The
set of
prime numbers is certainly not a
regular language.
Unfortunately this has not been proven yet and will probably never be because of the
countless ways existing to represent a
number.
There is indeed a great difference between the concept of number and the
characters used
to represent them (22
decimal = 16
hexadecimal = 10110
binary = twenty two = vingt-deux = ...).
Not to mention that they can be represented as a
product of
primes, which makes
primality testing very very easy, except that writing them in that form isn't that easy.
Using finite state machines to deal with prime numbers sounds interesting.
Determining the acceptance of a string by a deterministic finite automaton (DFA) is a really
fast process.
Besides that, this process has the great property that it can be inverted :
every path linking an entry point to an exit point of the state machine gives an accepted string,
thus the same state machine could be used for prime number generation and primality testing,
with the great advantage that the process is in O(n) for both ways.
There aren't many papers out there which explain what doesn't work.
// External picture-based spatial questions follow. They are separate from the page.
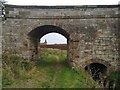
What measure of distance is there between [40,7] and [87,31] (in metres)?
3.05

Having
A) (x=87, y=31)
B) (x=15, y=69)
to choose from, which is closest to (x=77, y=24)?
(x=87, y=31)

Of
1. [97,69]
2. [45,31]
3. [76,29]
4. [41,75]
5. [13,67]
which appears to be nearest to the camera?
[13,67]

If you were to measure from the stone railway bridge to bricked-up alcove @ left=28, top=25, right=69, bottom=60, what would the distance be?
0.09 meters

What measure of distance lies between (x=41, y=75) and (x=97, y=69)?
359 cm

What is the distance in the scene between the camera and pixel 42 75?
1529cm

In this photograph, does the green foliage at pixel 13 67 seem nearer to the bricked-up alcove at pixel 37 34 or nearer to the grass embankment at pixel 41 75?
the grass embankment at pixel 41 75

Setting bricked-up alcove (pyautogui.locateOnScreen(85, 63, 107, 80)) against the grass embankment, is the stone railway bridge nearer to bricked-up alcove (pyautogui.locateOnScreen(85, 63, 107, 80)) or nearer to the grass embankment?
bricked-up alcove (pyautogui.locateOnScreen(85, 63, 107, 80))

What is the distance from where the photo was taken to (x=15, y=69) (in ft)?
48.1

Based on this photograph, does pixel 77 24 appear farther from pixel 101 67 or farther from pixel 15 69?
pixel 15 69

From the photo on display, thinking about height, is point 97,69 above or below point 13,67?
below

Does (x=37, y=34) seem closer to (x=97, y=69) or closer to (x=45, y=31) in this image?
(x=45, y=31)

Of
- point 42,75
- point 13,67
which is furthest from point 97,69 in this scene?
point 13,67

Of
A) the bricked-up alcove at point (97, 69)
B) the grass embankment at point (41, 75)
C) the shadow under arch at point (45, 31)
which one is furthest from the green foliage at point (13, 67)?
the bricked-up alcove at point (97, 69)

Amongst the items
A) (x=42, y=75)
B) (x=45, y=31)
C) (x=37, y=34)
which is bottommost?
(x=42, y=75)
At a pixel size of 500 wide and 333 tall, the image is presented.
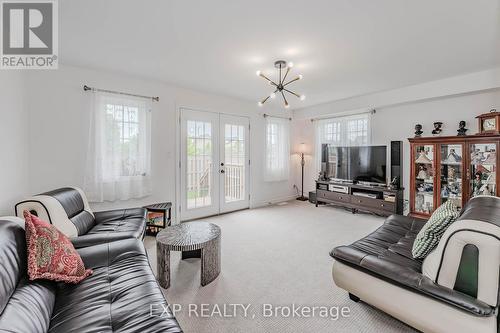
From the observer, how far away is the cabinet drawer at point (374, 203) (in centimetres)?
418

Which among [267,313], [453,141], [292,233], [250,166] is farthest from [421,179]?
[267,313]

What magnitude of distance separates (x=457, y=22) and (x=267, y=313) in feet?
9.87

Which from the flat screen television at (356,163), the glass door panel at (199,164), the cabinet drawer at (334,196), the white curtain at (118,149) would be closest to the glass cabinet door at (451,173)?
the flat screen television at (356,163)

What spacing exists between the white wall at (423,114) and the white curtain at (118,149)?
385cm

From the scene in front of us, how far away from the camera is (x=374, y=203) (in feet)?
14.4

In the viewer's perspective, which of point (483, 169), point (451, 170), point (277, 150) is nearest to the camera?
point (483, 169)

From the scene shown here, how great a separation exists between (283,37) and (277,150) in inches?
139

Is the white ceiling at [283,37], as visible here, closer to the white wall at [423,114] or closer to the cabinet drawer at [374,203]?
the white wall at [423,114]

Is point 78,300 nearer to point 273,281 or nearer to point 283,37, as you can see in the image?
point 273,281

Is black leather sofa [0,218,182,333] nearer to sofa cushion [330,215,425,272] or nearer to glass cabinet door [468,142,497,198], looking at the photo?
sofa cushion [330,215,425,272]

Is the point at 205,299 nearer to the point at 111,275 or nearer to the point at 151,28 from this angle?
the point at 111,275

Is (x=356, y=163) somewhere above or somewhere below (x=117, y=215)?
above

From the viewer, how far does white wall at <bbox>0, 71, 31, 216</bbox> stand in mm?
2225

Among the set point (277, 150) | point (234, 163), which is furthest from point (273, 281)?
point (277, 150)
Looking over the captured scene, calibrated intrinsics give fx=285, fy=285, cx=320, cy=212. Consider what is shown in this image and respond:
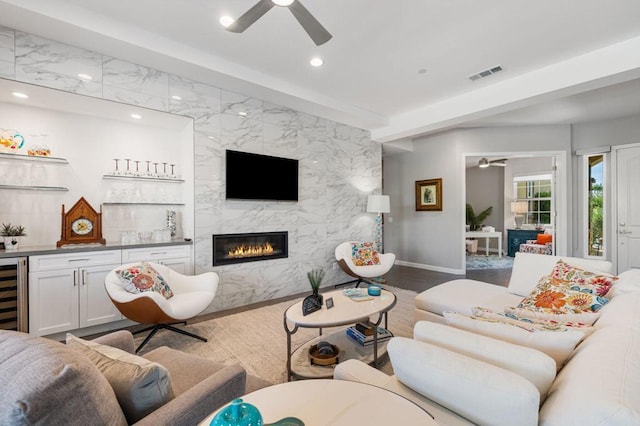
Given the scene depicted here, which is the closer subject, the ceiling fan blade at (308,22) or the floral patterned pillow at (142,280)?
the ceiling fan blade at (308,22)

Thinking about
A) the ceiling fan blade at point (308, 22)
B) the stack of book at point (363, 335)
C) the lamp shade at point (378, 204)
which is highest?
the ceiling fan blade at point (308, 22)

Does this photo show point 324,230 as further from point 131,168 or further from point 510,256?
point 510,256

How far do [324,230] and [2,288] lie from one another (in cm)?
387

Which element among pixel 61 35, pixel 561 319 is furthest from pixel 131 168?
pixel 561 319

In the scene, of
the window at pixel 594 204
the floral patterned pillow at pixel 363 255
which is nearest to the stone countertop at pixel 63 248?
the floral patterned pillow at pixel 363 255

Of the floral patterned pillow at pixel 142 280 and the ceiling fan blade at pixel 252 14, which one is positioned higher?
the ceiling fan blade at pixel 252 14

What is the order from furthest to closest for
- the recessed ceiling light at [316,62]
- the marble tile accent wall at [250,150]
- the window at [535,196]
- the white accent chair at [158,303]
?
1. the window at [535,196]
2. the recessed ceiling light at [316,62]
3. the marble tile accent wall at [250,150]
4. the white accent chair at [158,303]

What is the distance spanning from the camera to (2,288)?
2578 millimetres

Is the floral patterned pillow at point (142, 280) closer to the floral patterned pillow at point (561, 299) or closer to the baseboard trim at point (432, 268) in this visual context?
the floral patterned pillow at point (561, 299)

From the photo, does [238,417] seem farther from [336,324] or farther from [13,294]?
[13,294]

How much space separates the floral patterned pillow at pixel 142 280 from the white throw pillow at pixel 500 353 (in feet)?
8.41

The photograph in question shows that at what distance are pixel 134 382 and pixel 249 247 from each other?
3.27 metres

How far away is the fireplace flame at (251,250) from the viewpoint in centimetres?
409

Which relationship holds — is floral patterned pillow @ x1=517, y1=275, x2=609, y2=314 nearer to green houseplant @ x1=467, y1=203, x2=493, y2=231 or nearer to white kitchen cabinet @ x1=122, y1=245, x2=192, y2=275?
white kitchen cabinet @ x1=122, y1=245, x2=192, y2=275
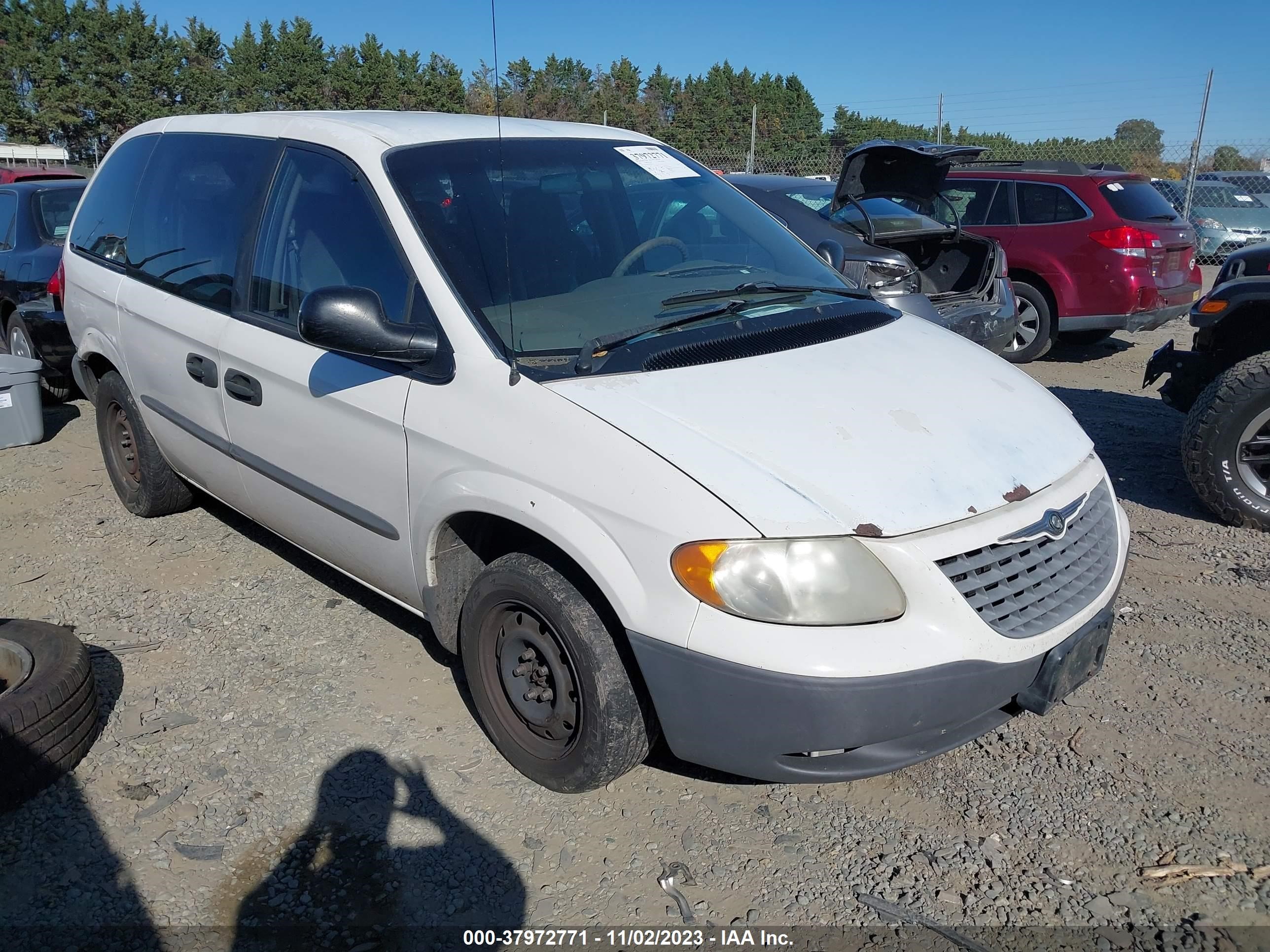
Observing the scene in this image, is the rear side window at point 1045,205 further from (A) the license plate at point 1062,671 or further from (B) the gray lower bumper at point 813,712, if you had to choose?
(B) the gray lower bumper at point 813,712

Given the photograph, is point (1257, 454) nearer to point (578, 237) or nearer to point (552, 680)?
point (578, 237)

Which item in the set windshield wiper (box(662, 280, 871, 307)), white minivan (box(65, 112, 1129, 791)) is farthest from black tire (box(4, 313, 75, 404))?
windshield wiper (box(662, 280, 871, 307))

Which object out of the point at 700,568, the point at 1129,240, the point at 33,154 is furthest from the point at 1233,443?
the point at 33,154

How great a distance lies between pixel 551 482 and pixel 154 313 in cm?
242

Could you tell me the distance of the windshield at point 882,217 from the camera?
7254mm

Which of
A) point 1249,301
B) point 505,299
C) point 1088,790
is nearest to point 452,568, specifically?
point 505,299

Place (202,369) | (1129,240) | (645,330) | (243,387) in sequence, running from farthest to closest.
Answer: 1. (1129,240)
2. (202,369)
3. (243,387)
4. (645,330)

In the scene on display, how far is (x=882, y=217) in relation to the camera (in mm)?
7508

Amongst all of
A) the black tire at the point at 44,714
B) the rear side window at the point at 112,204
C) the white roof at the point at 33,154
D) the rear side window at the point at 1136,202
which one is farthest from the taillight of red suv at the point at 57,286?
the white roof at the point at 33,154

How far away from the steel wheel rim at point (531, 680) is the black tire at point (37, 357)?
226 inches

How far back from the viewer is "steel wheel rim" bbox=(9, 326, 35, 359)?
23.9ft

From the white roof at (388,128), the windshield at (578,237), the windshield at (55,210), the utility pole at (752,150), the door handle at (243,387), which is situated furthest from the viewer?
the utility pole at (752,150)

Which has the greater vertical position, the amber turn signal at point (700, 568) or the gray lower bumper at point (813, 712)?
the amber turn signal at point (700, 568)

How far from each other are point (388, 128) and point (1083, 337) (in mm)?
7810
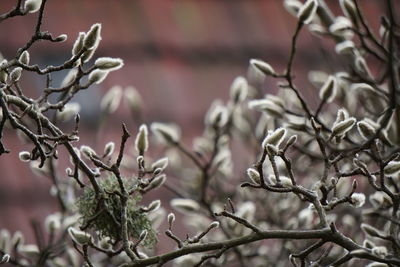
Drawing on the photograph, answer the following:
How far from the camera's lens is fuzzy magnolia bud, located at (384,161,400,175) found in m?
1.25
Yet, understanding
why things are intrinsically impossible is as important as understanding why others work.
As you'll see, finding out why finite state machines are inefficient to deal with prime
numbers points out interesting results on the set of prime numbers and deterministic finite
automata.
Prime numbers and base 1
A prime number p written in base 1 consists of p times the digit 1, and therefore its length
is the prime number p. But unfortunately this language, as shown in "1^p" p prime language
is not a regular language. The proof points out that a state machine with an infinite number
of states is required to match this language.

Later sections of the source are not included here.